═════ Records for this exercise ═════
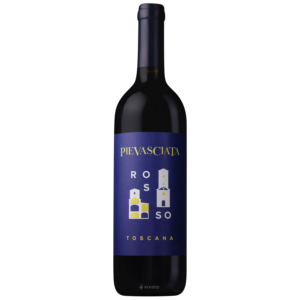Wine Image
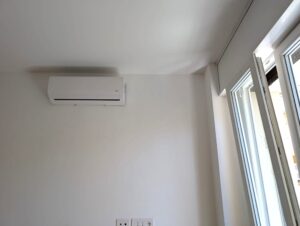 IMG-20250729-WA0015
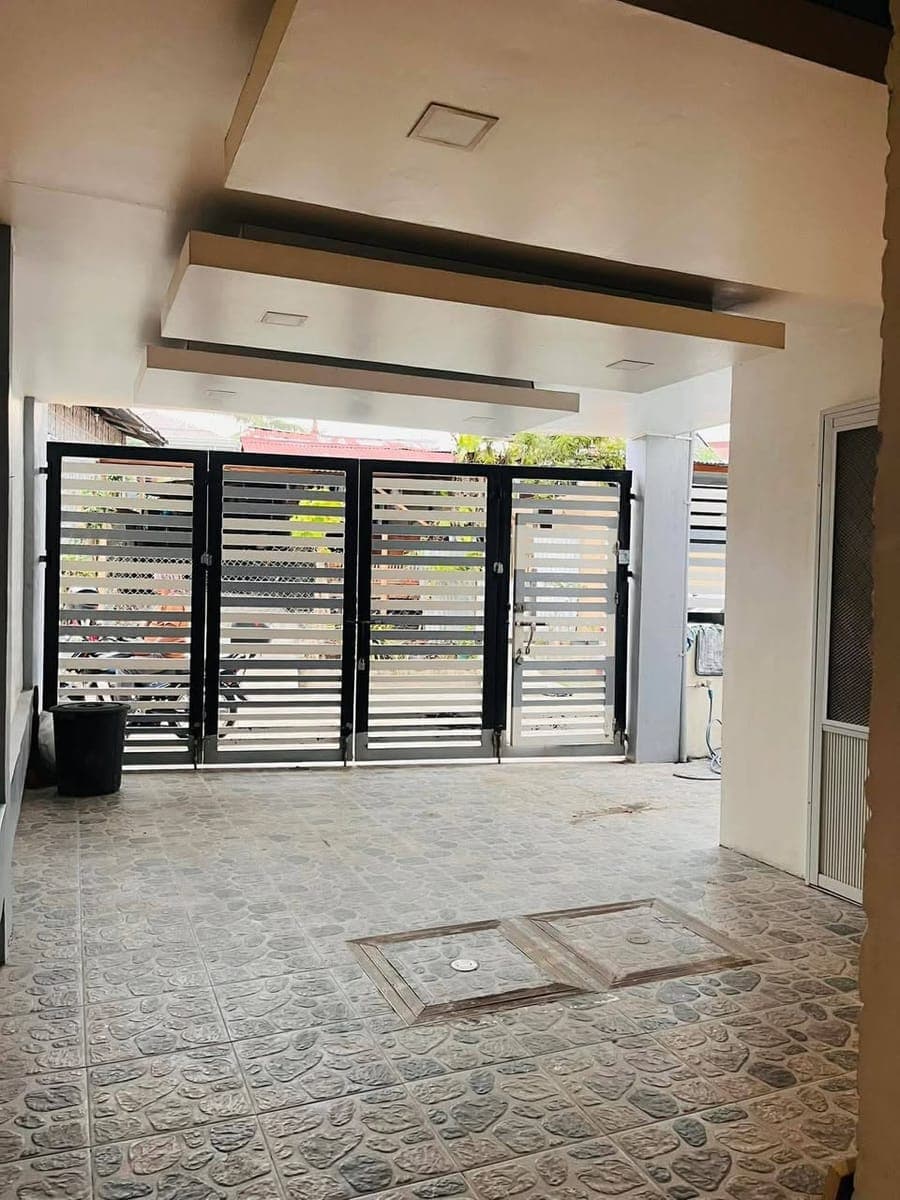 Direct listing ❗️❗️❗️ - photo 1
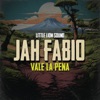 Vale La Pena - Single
═════
═════ Records for this exercise ═════
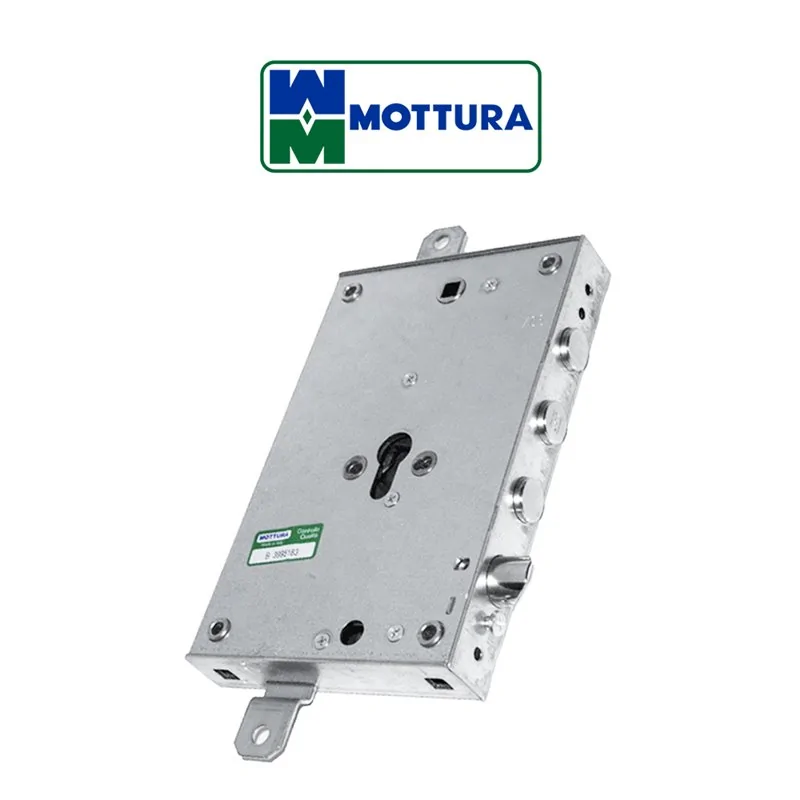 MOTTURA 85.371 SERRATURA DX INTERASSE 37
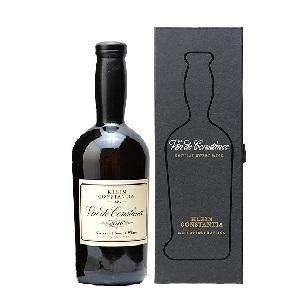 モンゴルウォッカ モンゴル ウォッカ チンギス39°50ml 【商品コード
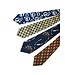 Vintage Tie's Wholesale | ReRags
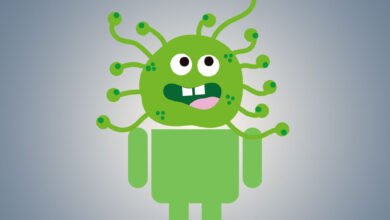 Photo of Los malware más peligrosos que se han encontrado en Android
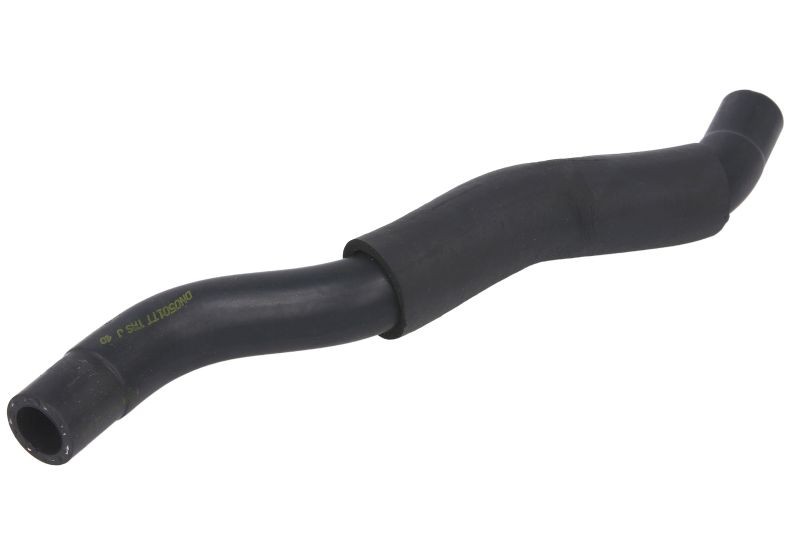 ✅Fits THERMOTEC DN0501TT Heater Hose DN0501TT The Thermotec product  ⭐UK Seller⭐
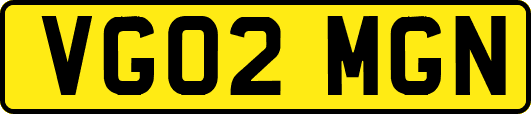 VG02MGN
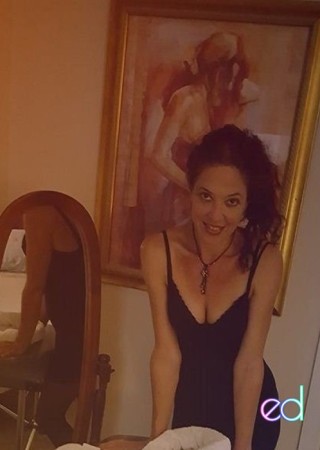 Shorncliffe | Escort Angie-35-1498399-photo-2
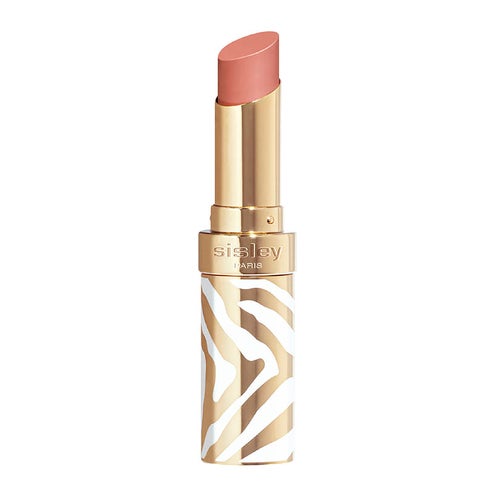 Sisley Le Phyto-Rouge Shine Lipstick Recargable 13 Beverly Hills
═════
Task brief -
Rewrite the records from the line with "MOTTURA 85.371 SERRATURA DX INTERASSE 37" to the line with "Sisley Le Phyto-Rouge", changing "Wholesale" to "Retail" and keeping everything else the same. Leave the pictures out of your answer.

Output for this task -
 MOTTURA 85.371 SERRATURA DX INTERASSE 37
 モンゴルウォッカ モンゴル ウォッカ チンギス39°50ml 【商品コード
 Vintage Tie's Retail | ReRags
 Photo of Los malware más peligrosos que se han encontrado en Android
 ✅Fits THERMOTEC DN0501TT Heater Hose DN0501TT The Thermotec product  ⭐UK Seller⭐
 VG02MGN
 Shorncliffe | Escort Angie-35-1498399-photo-2
 Sisley Le Phyto-Rouge Shine Lipstick Recargable 13 Beverly Hills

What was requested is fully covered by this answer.